U.S. cuts funds to Mexico for human-rights abuses
MEXICO CITY - The U.S. government punished Mexico on Friday for human-rights abuses in its war against drug cartels, cutting $26 million from an upcoming $175 million aid payment, and demanded that Mexican soldiers be tried in civilian courts.
It is the first time the U.S. State Department has withheld funds over human-rights abuses since launching the $1.4 billion Merida Initiative aid program in 2008.
The decision comes amid a growing record of killings and torture by Mexico’s military, which has taken a leading role in Mexican President Felipe Calderón’s efforts against drug cartels. At least 21,000 people have died in drug-related violence since the crackdown began in December 2006.
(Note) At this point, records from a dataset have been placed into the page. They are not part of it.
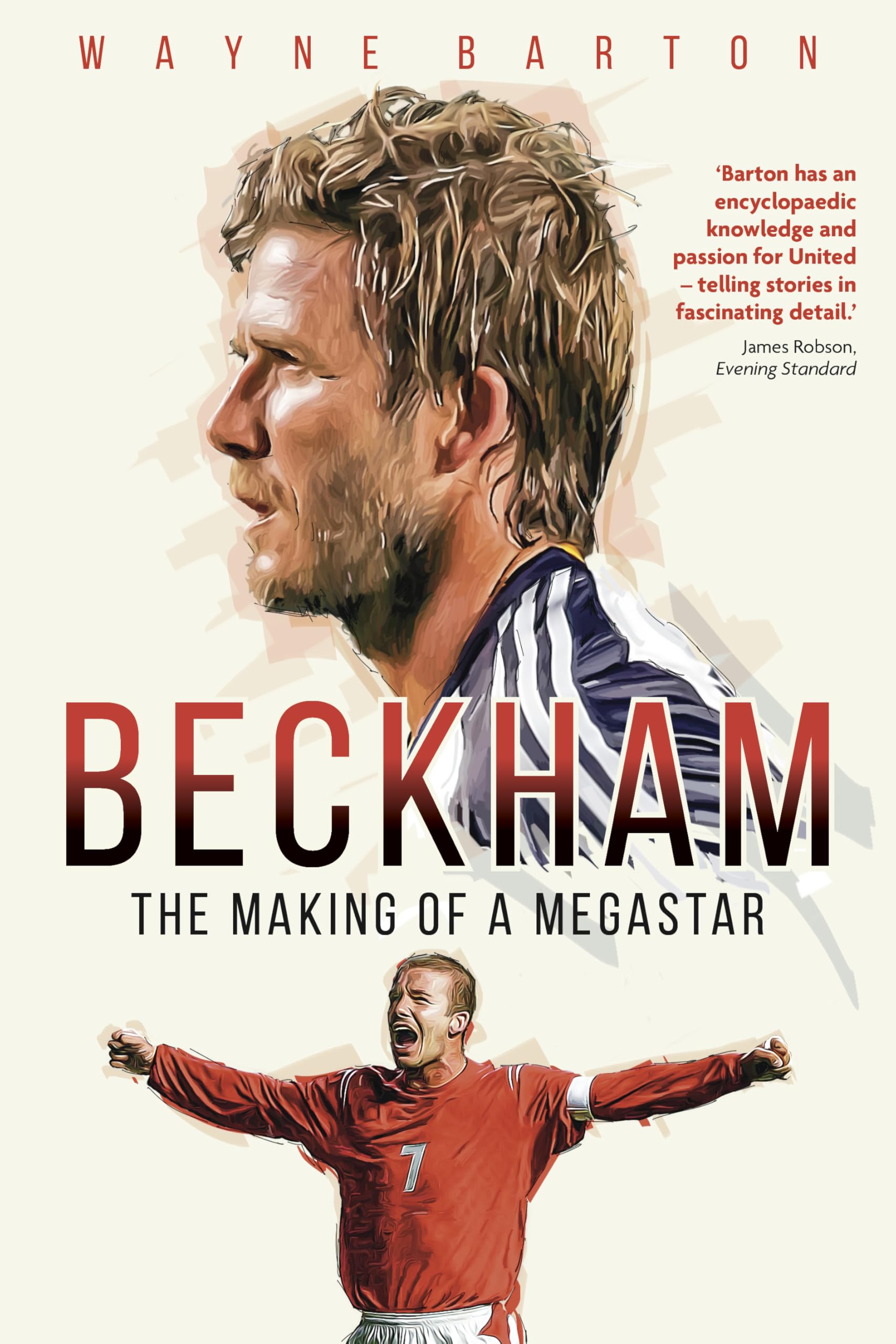 Product Image: Beckham: The Making of a Megastar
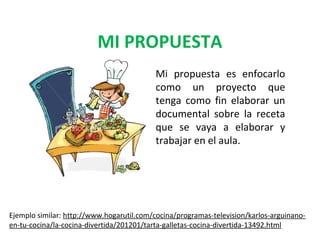 MI PROPUESTA
Mi propuesta es enfocarlo
como un proyecto que
tenga como fin elaborar un
documental sobre la receta
que se vaya a elaborar y
trabajar en el aula.

Ejemplo similar: http://www.hogarutil.com/cocina/programas-television/karlos-arguinanoen-tu-cocina/la-cocina-divertida/201201/tarta-galletas-cocina-divertida-13492.html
As The Arizona Republic reported on Sunday, complaints of abuse by Mexican soldiers are soaring as the fighting continues, from 206 complaints in 2006 to 1,833 in 2009. The number of “grave violations” by soldiers confirmed by Mexico’s National Human Rights Commission - usually involving death, torture or rape - went from zero in 2006 to 30 in 2009.
The Obama administration wants Mexico to try soldiers accused of abuses in civilian courts, strengthen its laws against human-rights violations and establish ways to give citizens groups a greater say in the anti-drug strategies, said Harry Edwards, a spokesman for the State Department.